EX-5.1 3 v043479_ex5-1.htm
EXHIBIT 5.1
 
May 17, 2006
 
Scientigo, Inc.
6701 Carmel Road
Suite 205
Charlotte, NC 28226

Ladies and Gentlemen:

We have acted as legal counsel to Scientigo, Inc., a Delaware corporation (the “Company”), in connection with Registration Statement on Form SB-2 described herein (the “Registration Statement”), to be filed with the Securities and Exchange Commission (the “Commission”) on or about May 17, 2006 under the Securities Act of 1933, as amended. The Registration Statement relates to the resale of the following shares of the Company’s common stock, par value $0.001 per share (the “Common Stock”): 9,226,754 shares currently held by selling stockholders (the “Shares”), 8,631,882 shares issuable on the exercise of warrants to purchase Common Stock held by selling stockholders (the “Warrant Shares”), 4,000,000 shares of common stock issuable upon conversion of shares of Series B Preferred Stock held by a selling stockholder (the “Series B Shares”), and 127,261 shares of common stock issuable upon conversion of 6.4% Senior Convertible Notes held by selling stockholders (the “Note Shares”). The Shares may be, and upon issuance, the Warrant Shares, the Series B Shares and the Note Shares may be, sold from time to time by the Company’s stockholders listed in the Registration Statement (the “Selling Stockholders”).
 
In connection with our representation of the Company, and as a basis for the opinion hereinafter set forth, we have examined originals, or copies certified or otherwise identified to our satisfaction, of the following:
 
1)            
the Registration Statement;
 
2)            
the Certificate of Incorporation of the Company, as amended and restated to the date hereof;
 
3)            
the Bylaws of the Company, as amended and restated to the date hereof;
 
4)            
resolutions adopted by the Board of Directors of the Company, relating to the approval of the filing of the Registration Statement, together with the exhibits thereto, and other related matters; and
 
5)            
Such other documents and matters of law as we have deemed necessary or appropriate to express the opinion set forth below, subject to the assumptions, limitations and qualifications stated herein.
 
     We have also examined such other corporate records of the Company, agreements and other instruments, and certificates of public officials and officers of the Company as we have deemed necessary as a basis for the opinions hereinafter expressed.
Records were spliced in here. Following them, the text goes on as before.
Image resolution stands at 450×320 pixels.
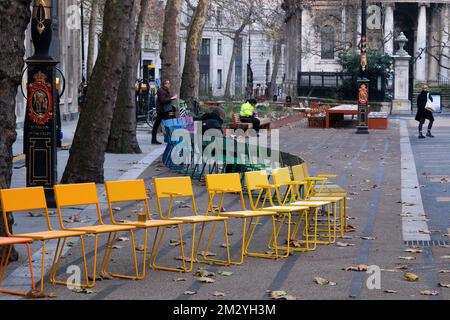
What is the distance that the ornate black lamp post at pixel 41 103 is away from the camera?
15453 mm

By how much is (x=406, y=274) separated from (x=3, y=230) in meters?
3.90

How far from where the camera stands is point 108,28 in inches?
809

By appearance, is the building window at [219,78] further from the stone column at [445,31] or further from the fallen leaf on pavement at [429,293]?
the fallen leaf on pavement at [429,293]

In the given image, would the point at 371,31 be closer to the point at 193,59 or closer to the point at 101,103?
the point at 193,59

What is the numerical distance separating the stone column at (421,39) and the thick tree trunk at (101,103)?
7703cm

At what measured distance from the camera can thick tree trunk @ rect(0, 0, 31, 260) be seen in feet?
38.0

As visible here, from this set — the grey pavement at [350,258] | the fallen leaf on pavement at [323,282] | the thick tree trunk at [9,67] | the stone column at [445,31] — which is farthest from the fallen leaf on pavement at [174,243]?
the stone column at [445,31]

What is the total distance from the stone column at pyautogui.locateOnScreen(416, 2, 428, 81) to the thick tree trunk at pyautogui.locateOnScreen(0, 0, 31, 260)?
281ft

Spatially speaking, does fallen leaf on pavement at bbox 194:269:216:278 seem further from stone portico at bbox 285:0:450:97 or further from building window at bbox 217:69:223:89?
building window at bbox 217:69:223:89

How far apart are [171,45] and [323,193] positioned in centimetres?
2336

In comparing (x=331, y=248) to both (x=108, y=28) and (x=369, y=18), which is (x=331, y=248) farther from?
(x=369, y=18)

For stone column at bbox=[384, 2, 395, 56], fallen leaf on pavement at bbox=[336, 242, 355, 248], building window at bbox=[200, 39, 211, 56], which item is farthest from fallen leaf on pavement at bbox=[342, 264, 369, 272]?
building window at bbox=[200, 39, 211, 56]

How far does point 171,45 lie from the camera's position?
3816cm
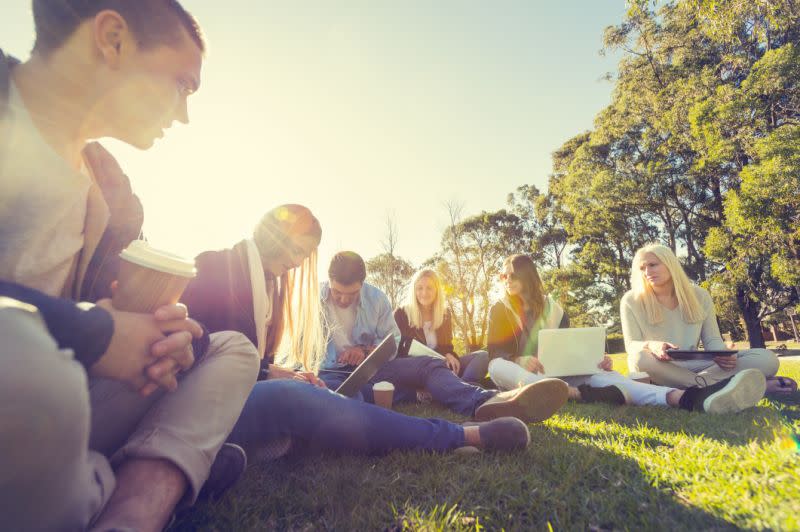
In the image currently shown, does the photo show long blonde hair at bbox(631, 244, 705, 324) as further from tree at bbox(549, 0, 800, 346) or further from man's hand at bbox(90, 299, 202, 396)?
tree at bbox(549, 0, 800, 346)

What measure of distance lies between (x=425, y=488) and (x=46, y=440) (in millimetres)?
1443

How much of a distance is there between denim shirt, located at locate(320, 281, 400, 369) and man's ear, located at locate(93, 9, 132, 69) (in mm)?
3837

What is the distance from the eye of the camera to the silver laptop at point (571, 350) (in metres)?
4.54

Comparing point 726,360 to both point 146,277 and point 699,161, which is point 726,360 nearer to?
point 146,277

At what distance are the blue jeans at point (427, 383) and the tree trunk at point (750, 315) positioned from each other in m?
16.7

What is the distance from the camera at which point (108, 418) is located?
1.31 m

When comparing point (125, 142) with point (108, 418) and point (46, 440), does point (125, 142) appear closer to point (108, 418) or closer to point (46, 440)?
point (108, 418)

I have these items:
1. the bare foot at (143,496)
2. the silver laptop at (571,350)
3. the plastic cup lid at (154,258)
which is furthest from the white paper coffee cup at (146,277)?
the silver laptop at (571,350)

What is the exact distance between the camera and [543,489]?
1734 millimetres

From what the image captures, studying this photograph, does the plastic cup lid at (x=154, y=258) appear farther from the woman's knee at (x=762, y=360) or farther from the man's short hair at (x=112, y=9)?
the woman's knee at (x=762, y=360)

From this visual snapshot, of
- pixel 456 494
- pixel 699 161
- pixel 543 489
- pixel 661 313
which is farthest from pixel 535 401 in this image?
pixel 699 161

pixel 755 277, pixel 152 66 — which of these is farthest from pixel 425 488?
pixel 755 277

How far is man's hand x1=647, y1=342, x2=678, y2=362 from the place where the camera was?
4.09 metres

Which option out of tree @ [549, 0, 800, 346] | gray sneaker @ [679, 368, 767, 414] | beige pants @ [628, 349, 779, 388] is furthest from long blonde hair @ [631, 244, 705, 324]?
tree @ [549, 0, 800, 346]
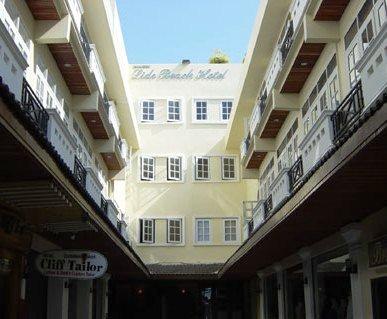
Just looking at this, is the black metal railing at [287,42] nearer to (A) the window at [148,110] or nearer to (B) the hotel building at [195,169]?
(B) the hotel building at [195,169]

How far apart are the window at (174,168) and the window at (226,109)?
3.49m

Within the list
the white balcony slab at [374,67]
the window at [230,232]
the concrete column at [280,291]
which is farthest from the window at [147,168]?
the white balcony slab at [374,67]

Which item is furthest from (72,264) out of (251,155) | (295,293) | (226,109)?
(226,109)

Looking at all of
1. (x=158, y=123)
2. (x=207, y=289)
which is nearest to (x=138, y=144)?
(x=158, y=123)

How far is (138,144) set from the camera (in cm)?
3466

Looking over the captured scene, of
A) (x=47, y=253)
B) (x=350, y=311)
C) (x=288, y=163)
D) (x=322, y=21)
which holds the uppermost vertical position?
(x=322, y=21)

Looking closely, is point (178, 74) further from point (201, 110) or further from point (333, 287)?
point (333, 287)

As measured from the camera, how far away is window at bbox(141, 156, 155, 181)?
115 ft

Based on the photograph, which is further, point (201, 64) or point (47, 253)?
point (201, 64)

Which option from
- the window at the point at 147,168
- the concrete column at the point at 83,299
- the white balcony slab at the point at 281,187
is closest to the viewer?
the white balcony slab at the point at 281,187

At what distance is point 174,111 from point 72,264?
2466cm

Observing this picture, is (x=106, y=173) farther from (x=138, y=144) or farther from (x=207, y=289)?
(x=207, y=289)

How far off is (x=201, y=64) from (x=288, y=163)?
614 inches

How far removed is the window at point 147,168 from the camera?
3494 cm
As to various questions of fact material to such opinions, we have, where relevant facts were not independently established, relied upon statements of officers of the Company.


     Based solely upon the foregoing, and upon our examination of such questions of law and statutes as we have considered necessary or appropriate, and subject to the assumptions that (i) the documents and signatures examined by us are genuine and authentic, and (ii) the persons executing the documents examined by us have the legal capacity to execute such documents, and subject to the further limitations and qualifications set forth below, it is our opinion that as of the date hereof, (a) the Shares, Warrant Shares, Series B Shares and Note Shares have been duly authorized; (b) the Shares have been validly issued, and are fully paid and nonassessable; and (c) the Warrant Shares, the Series B Shares and the Note Shares, when issued upon exercise or conversion in accordance with their governing documents, will be validly issued, fully paid, and nonassessable.
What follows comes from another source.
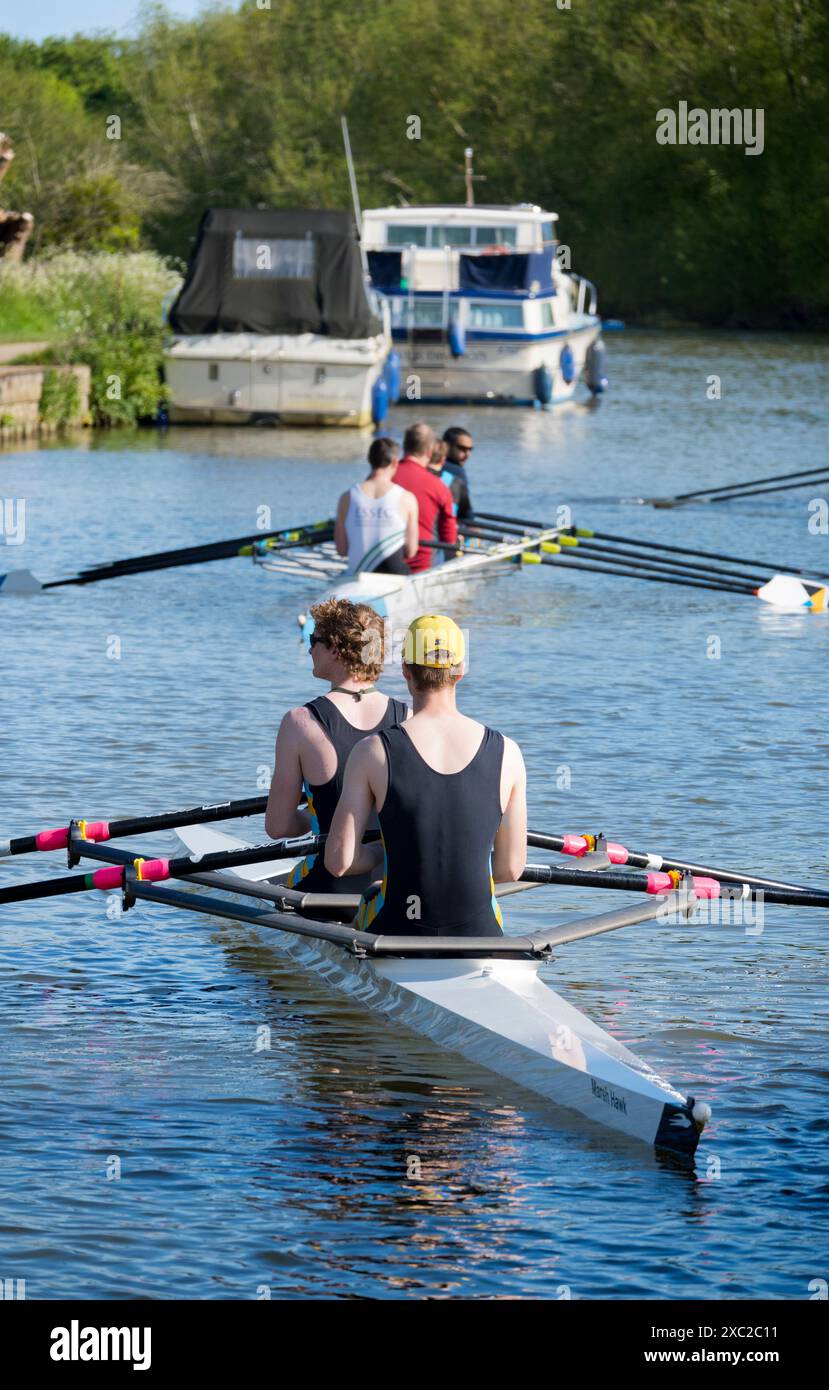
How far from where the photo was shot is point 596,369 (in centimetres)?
4050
     For purposes of our opinion, we have assumed the payment by the Selling Stockholders of the full amount of the exercise price due from them to the Company upon exercise of the warrants. For purposes of our opinion, we also have assumed that the Company has paid all taxes, penalties, and interest which are due and owing to the states of Delaware and North Carolina.
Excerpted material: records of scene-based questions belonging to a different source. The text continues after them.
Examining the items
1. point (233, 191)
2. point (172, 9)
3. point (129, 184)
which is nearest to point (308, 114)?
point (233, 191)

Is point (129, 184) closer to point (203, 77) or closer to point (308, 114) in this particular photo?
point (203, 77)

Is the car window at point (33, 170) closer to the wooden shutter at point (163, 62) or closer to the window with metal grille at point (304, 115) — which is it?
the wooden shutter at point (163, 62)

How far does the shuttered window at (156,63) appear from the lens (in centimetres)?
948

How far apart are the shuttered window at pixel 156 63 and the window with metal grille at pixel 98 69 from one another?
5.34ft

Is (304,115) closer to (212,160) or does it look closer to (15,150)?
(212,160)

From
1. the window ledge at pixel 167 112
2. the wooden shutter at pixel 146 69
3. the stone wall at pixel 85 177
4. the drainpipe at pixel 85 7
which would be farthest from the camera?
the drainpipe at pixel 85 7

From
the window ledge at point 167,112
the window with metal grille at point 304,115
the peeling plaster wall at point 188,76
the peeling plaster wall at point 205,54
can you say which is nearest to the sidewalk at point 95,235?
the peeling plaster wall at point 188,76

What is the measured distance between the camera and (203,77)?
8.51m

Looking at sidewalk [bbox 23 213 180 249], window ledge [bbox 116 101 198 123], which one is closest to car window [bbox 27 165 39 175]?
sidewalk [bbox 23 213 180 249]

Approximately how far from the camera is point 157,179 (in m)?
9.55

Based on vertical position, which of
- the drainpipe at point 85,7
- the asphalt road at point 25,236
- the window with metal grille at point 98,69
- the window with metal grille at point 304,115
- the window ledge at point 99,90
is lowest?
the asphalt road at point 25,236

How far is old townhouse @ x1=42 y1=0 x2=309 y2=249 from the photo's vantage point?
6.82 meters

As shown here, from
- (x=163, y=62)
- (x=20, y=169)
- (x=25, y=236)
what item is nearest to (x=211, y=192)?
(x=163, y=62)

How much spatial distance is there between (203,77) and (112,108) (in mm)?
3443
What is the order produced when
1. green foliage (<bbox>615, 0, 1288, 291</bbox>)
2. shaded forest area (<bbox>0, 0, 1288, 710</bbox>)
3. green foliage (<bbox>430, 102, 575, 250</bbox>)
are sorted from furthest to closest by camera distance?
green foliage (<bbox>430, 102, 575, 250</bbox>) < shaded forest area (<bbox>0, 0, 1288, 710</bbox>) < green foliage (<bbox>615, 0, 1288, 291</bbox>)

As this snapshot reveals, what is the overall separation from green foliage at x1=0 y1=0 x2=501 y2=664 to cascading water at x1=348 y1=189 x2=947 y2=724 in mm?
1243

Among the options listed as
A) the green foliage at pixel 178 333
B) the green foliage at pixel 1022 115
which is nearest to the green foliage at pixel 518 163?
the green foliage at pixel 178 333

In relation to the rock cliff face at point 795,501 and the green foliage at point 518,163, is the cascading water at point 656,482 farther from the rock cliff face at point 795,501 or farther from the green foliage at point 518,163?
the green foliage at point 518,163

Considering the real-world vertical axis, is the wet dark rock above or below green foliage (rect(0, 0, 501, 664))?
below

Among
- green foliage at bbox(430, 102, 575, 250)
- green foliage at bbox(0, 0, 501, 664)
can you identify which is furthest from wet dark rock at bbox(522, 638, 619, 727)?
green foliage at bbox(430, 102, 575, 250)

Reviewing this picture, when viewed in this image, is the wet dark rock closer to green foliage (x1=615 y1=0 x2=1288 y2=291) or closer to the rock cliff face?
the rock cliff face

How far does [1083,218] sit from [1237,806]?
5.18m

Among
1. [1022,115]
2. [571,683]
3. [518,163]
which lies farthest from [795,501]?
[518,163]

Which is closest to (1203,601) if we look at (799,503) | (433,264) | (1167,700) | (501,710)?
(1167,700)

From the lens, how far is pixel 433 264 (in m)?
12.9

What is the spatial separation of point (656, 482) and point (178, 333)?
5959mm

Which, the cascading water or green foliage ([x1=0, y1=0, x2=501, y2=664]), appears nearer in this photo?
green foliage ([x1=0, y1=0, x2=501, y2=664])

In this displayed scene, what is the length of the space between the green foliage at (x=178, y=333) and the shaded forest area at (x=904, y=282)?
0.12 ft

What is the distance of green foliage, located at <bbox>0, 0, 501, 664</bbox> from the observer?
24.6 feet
     We express no opinion as to the applicability or effect of any laws, orders, or judgments of any state or other jurisdiction other than federal securities laws and the substantive laws of the state of Delaware. Further, our opinion is based solely upon existing laws, rules, and regulations, and we undertake no obligation to advise you of any changes that may be brought to our attention after the date hereof.
 
     We hereby expressly consent to any reference to our firm in the Registration Statement and in any registration statement filed pursuant to Rule 462(b) under the Securities Act of 1933 for this same offering, the inclusion of this opinion as an exhibit to the Registration Statement and the incorporation by reference into any such additional registration statement, and to the filing of this opinion with any other appropriate governmental agency. This consent is not to be construed as an admission that we are a party whose consent is required to be filed with the Registration Statement under the provisions of the Securities Act or the rules and regulations of the Securities and Exchange Commission promulgated thereunder.